Myers-Briggs Personality test

ISFP: Introvert-Sensor-Feeler-Perceiver 

Introverts (I) tend to be contemplative, reserved and withdrawn. It is a widespread misconception that Introverts are shy: they don’t have to be. They draw their energy from their own thoughts and from the time they spend alone. Introverts do not have a constant need for people around them 

Sensors (S) live in the now. They rely on factual information and evidence, they are capable of dealing with practical matters, and they enjoy it when things are concrete and measurable. 

Feelers (F) let their feelings and emotions play a vital role since they always make sure others are taken into account. 

Perceivers (P) prefer a spontaneous, flexible and versatile lifestyle.

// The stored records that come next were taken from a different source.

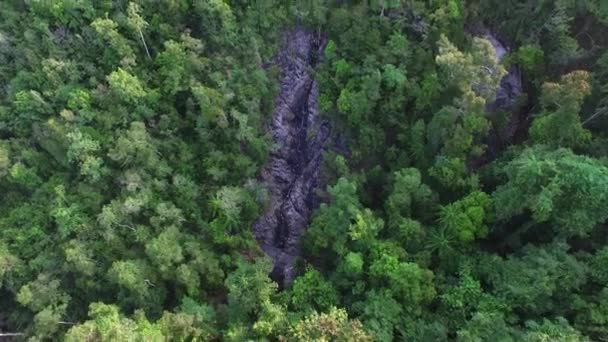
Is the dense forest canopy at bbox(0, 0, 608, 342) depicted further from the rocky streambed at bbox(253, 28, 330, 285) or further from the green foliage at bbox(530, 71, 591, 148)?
the rocky streambed at bbox(253, 28, 330, 285)

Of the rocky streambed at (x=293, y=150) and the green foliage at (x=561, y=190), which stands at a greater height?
the green foliage at (x=561, y=190)

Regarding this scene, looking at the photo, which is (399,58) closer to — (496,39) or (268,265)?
(496,39)

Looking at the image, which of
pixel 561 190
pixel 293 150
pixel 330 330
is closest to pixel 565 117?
pixel 561 190

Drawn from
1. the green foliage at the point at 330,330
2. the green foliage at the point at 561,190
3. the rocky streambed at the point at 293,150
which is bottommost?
the green foliage at the point at 330,330

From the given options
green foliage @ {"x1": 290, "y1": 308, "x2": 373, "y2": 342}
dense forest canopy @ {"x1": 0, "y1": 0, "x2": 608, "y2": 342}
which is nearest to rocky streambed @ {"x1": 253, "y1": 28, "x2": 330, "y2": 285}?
dense forest canopy @ {"x1": 0, "y1": 0, "x2": 608, "y2": 342}

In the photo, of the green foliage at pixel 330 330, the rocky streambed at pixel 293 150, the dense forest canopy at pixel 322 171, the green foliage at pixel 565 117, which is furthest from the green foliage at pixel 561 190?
the rocky streambed at pixel 293 150

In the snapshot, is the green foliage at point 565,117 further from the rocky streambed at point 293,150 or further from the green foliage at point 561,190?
the rocky streambed at point 293,150

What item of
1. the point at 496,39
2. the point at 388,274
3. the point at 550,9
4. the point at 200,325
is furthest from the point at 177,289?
the point at 550,9
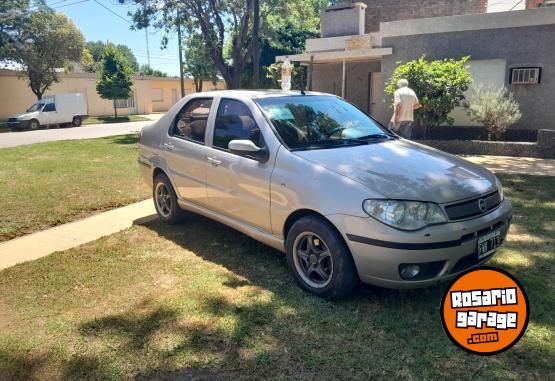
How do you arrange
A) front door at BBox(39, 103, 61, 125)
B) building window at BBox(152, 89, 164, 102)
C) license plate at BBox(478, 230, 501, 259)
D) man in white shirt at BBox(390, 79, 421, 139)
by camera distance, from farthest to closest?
1. building window at BBox(152, 89, 164, 102)
2. front door at BBox(39, 103, 61, 125)
3. man in white shirt at BBox(390, 79, 421, 139)
4. license plate at BBox(478, 230, 501, 259)

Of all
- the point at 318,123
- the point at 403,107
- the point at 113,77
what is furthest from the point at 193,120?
the point at 113,77

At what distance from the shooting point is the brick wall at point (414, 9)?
67.0 feet

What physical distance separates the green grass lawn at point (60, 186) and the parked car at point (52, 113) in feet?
43.9

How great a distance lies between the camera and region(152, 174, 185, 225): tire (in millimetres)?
5469

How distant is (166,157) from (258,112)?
1.61 meters

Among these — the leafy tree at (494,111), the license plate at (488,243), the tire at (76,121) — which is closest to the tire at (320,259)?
the license plate at (488,243)

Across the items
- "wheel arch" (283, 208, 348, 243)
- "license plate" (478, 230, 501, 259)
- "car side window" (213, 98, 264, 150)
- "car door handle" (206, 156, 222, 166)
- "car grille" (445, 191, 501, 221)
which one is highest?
"car side window" (213, 98, 264, 150)

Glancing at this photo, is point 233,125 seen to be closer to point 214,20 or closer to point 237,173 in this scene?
point 237,173

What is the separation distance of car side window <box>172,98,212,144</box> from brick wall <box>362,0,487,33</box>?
18563 mm

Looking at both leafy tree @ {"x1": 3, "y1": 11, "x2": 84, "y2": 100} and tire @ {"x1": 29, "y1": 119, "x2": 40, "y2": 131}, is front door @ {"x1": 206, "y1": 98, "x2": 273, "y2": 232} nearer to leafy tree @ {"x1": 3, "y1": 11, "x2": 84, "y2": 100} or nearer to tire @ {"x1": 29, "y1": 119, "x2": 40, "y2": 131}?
tire @ {"x1": 29, "y1": 119, "x2": 40, "y2": 131}

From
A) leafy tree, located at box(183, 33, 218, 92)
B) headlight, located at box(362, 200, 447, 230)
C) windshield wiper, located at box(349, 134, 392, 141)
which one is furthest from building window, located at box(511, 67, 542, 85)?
leafy tree, located at box(183, 33, 218, 92)

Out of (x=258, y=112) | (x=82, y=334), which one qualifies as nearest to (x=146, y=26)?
(x=258, y=112)

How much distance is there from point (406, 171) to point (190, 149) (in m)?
2.42

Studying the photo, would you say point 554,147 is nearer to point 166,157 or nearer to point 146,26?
point 166,157
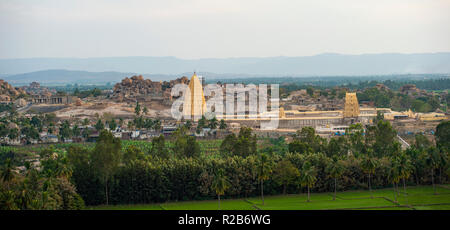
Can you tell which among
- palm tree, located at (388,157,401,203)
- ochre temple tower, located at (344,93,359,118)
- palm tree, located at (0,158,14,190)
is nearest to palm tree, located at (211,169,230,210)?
palm tree, located at (388,157,401,203)

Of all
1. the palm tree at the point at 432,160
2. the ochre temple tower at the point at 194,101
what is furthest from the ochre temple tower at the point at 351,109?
the palm tree at the point at 432,160

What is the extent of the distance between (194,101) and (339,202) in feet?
82.1

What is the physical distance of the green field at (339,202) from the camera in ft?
54.7

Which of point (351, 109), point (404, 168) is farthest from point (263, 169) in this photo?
point (351, 109)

They prefer an unstructured environment and they like to keep all options open. 

An ISFP in a nutshell: 

Of all the different personality types, ISFPs are usually the sturdiest with both feet firmly on the ground. Deeds, not words, could be their motto or philosophy of life. 

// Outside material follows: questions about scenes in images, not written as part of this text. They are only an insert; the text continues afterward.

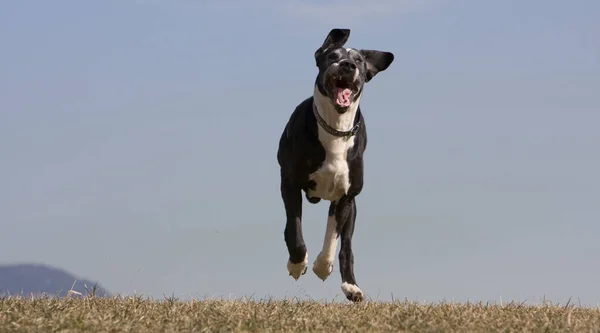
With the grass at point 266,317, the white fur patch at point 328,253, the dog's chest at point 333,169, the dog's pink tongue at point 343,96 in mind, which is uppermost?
the dog's pink tongue at point 343,96

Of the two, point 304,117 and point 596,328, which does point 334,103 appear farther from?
point 596,328

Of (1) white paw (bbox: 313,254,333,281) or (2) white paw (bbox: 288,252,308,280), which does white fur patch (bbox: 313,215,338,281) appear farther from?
(2) white paw (bbox: 288,252,308,280)

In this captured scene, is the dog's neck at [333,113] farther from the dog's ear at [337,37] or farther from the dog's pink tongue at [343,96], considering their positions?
the dog's ear at [337,37]

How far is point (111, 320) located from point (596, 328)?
3758mm

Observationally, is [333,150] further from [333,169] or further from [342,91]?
[342,91]

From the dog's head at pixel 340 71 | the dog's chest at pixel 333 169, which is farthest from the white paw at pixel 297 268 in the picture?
the dog's head at pixel 340 71

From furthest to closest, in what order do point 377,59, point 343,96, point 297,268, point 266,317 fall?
point 377,59, point 297,268, point 343,96, point 266,317

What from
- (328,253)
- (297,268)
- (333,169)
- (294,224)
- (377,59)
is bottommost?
(297,268)

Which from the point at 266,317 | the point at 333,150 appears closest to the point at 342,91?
the point at 333,150

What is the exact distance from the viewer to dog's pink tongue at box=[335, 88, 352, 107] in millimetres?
9391

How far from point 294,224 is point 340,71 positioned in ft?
5.86

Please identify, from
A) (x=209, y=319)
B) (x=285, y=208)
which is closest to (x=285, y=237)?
(x=285, y=208)

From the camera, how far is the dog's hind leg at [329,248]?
33.8 feet

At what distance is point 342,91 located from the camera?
9438mm
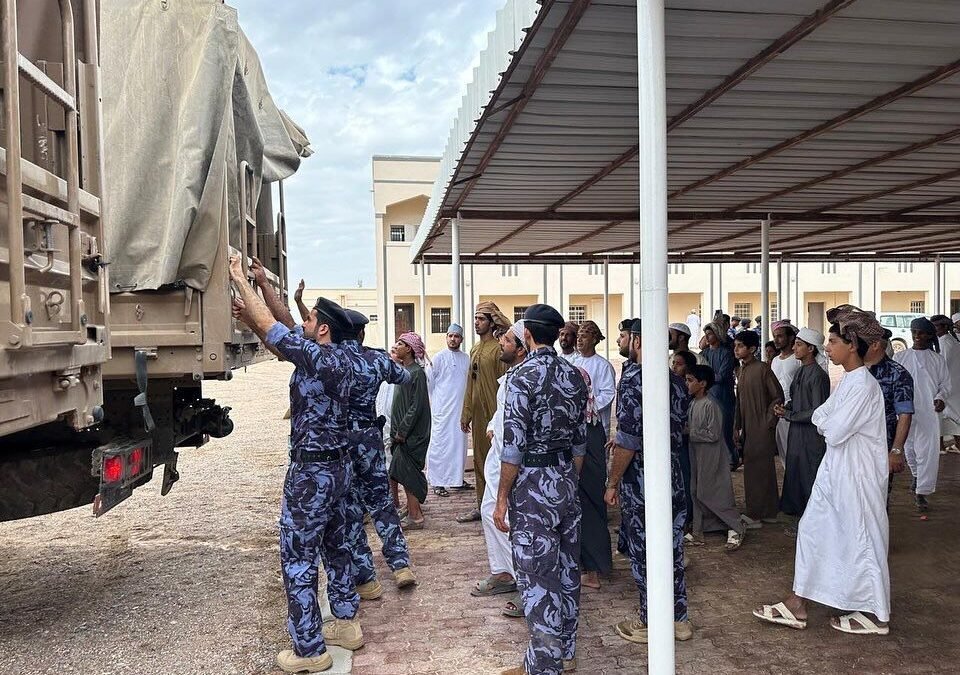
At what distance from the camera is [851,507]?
3641mm

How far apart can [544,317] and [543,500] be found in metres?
→ 0.90

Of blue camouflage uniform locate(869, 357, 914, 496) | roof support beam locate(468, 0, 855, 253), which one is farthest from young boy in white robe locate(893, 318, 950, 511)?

A combination of the traits of the personality’s types of an ISFP results in a practical, realistic, spontaneous and friendly person.

Someone who enjoys life and turns it into fun. ISFPs are happiest when they can take each day as it comes.

These personality types feel constrained by schedules, rules, guidelines and people who lack imagination. 

ISFPs are experts in knowing exactly what things look, taste, sound, feel and smell like. They appreciate beauty and have a great interest in art in all its manifestations.

In addition, a large number of ISFP personality types are artistically gifted. 

Compared to people who are more extroverted, ISFPs usually have a smaller circle of friends.

In order to be able to open up easily to others and show their sensitive side, they must first get to know the other person well.

Once ISFPs have built a relationship, their trust in the person develops profoundly and they attach great value to maintaining the relationship.